(Saved data entries)
+===+
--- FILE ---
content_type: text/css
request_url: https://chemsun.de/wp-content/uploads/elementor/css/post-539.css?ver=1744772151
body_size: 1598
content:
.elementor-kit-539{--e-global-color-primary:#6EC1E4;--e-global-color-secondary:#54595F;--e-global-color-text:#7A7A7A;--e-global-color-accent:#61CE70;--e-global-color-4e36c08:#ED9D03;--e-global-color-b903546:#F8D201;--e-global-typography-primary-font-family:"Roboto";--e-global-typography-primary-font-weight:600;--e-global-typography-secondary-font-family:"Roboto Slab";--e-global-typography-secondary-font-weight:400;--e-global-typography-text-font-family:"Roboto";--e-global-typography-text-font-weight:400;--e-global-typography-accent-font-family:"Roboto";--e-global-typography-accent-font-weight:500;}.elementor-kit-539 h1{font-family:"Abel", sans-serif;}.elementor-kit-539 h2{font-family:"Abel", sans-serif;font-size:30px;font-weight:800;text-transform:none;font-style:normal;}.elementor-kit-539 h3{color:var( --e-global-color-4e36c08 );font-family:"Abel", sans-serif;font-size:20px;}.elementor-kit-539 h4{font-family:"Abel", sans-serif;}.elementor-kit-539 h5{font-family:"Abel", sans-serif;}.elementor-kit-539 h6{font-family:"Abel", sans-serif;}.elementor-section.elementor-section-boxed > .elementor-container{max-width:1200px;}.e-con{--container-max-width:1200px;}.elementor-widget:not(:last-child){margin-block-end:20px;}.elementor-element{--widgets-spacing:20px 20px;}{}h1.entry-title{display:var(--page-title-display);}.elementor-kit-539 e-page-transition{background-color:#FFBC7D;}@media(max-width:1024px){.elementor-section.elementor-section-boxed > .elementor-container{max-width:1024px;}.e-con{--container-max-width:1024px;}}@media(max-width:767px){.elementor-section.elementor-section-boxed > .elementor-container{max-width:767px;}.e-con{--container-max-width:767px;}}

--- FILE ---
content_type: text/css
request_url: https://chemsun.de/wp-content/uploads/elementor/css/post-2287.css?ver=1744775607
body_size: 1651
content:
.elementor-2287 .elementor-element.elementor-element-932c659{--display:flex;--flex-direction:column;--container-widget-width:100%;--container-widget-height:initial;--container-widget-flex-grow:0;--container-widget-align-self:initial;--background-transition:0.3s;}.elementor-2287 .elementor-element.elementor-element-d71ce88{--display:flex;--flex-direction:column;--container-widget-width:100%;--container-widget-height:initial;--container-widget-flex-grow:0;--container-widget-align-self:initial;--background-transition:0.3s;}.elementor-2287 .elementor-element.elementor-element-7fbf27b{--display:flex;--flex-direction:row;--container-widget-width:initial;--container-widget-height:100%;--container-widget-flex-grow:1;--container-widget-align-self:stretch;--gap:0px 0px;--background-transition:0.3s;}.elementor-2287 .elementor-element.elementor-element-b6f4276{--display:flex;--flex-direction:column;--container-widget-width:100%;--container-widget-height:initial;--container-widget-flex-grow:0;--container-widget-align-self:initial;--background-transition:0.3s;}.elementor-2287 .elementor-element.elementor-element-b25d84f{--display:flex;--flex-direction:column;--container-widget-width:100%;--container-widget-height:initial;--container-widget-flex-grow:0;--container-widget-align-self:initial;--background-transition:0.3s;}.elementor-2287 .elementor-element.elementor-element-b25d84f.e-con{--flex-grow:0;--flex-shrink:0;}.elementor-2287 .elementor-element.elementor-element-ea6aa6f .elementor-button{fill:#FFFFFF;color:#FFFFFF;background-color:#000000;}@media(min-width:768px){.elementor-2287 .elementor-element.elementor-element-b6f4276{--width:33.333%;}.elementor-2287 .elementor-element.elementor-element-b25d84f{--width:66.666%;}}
+===+
TASK INSTRUCTIONS -> Find the lines that mention "chemsun" in the entries and show them.

RESULT ->
request_url: https://chemsun.de/wp-content/uploads/elementor/css/post-539.css?ver=1744772151
request_url: https://chemsun.de/wp-content/uploads/elementor/css/post-2287.css?ver=1744775607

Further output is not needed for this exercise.